TASK TO COMPLETE:
Consider the listing below. Extract exactly the lines from the line containing "Axie Infinity to" to the line containing "April 21, 2025", both included.

INFORMATION PROVIDED:
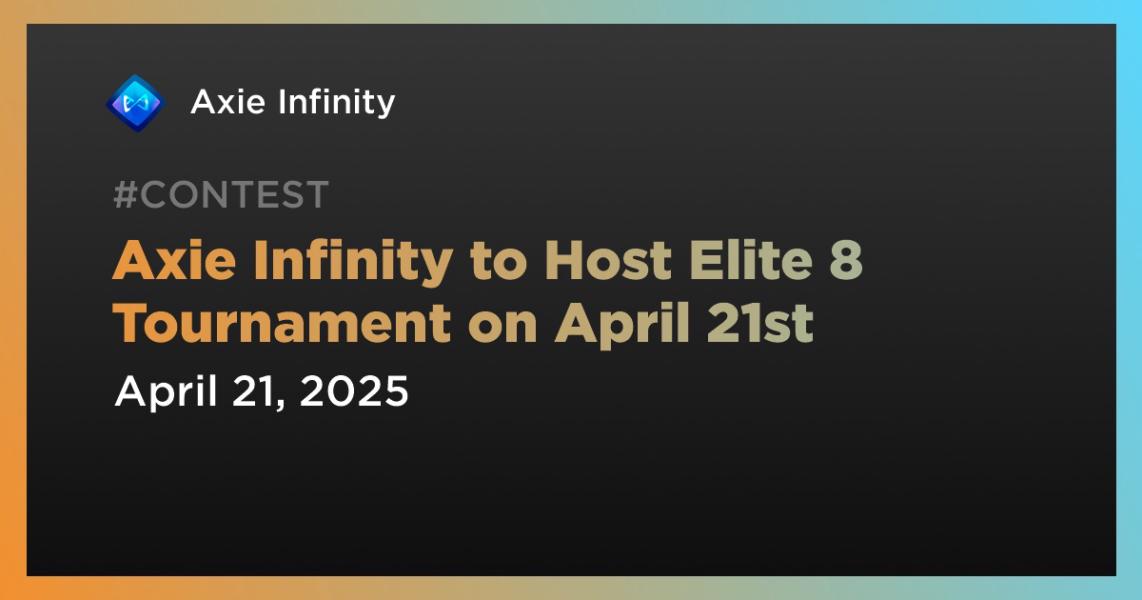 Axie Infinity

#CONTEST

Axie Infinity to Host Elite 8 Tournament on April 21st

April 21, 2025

--

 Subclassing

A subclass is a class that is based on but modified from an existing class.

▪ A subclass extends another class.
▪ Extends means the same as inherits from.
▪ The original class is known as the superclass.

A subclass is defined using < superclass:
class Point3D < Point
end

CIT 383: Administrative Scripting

EXPECTED ANSWER:
Axie Infinity to Host Elite 8 Tournament on April 21st

April 21, 2025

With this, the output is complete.